What is asked >> Write out the lines of the records below without any change, beginning at the line that contains "What physical distance" and continuing through the final line.

Records:

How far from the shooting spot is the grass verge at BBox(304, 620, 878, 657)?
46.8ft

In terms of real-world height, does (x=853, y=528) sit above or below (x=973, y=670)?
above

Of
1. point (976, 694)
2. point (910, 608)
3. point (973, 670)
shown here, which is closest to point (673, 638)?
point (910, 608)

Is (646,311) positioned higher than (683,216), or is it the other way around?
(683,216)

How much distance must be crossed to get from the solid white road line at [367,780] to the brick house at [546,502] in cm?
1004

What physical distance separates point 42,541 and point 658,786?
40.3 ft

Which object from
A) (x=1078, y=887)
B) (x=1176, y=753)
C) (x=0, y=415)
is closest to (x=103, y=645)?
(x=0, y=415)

Output of the task >>
What physical distance separates point 42,541 and point 658,786?
40.3 ft

Which object from
A) (x=1078, y=887)
B) (x=1176, y=753)
C) (x=0, y=415)
is closest to (x=103, y=645)?
(x=0, y=415)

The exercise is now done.